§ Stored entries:
•••
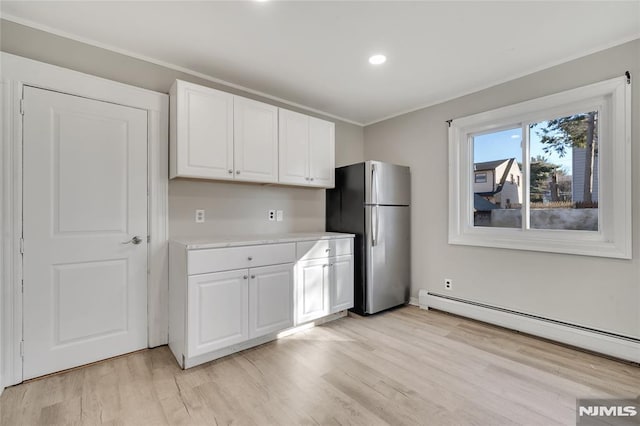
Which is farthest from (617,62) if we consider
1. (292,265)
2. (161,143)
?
(161,143)

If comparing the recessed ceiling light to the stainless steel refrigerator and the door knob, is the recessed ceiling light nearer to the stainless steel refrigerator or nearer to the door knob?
the stainless steel refrigerator

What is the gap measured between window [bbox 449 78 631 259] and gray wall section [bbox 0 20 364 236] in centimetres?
164

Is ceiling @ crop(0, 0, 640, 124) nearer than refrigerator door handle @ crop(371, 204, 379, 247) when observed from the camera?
Yes

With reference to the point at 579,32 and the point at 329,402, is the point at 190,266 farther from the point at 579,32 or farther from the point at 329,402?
the point at 579,32

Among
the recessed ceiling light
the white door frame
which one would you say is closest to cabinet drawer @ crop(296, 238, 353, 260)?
the recessed ceiling light

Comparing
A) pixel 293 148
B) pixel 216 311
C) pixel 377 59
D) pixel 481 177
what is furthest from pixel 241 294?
pixel 481 177

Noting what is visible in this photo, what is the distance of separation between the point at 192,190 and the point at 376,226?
191 centimetres

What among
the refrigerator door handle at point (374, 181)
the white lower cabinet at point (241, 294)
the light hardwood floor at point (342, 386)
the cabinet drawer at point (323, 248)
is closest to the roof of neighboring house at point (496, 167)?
the refrigerator door handle at point (374, 181)

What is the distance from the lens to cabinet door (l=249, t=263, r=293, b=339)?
7.86 ft

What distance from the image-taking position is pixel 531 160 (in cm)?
278

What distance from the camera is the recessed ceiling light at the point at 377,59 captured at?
95.6 inches

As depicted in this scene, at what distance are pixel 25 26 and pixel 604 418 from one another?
14.2 ft

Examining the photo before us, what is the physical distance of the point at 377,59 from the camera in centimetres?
246

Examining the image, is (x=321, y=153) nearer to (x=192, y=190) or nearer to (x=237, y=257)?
(x=192, y=190)
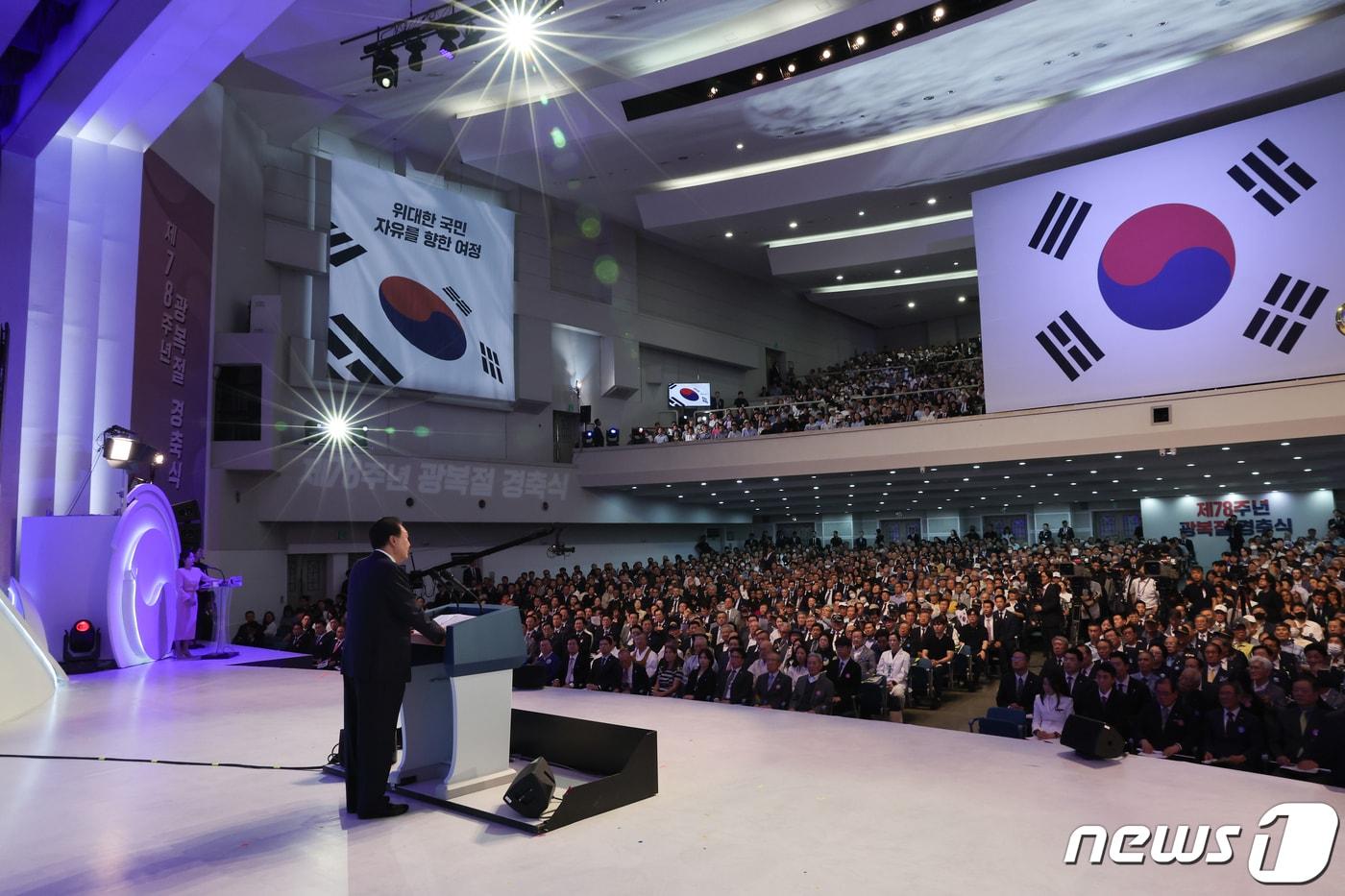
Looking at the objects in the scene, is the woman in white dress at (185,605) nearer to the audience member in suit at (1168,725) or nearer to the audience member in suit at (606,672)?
the audience member in suit at (606,672)

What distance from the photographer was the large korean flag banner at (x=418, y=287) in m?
16.5

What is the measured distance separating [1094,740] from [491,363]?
53.7 ft

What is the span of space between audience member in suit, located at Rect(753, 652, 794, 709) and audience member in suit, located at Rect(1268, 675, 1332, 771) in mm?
2971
•••
§ WHAT THE TASK ASKS: Write out the material from the line containing "Examining the image, is" through the end, word for word, leaving out the pictures.

§ RESULT FOR THIS EXERCISE:
Examining the image, is (x=321, y=153) nearer to (x=192, y=190) or nearer to (x=237, y=257)?
(x=192, y=190)
Looking at the objects in the scene, is the woman in white dress at (185,605) nearer to the audience member in suit at (1168,725) or nearer to the audience member in suit at (606,672)?
the audience member in suit at (606,672)

What distance from the photographer was the large korean flag banner at (x=418, y=287) in m?
16.5

What is the measured distance separating [1094,740] from [491,363]?
53.7 ft

What is the span of space between audience member in suit, located at Rect(753, 652, 794, 709) and audience member in suit, located at Rect(1268, 675, 1332, 771) in mm?
2971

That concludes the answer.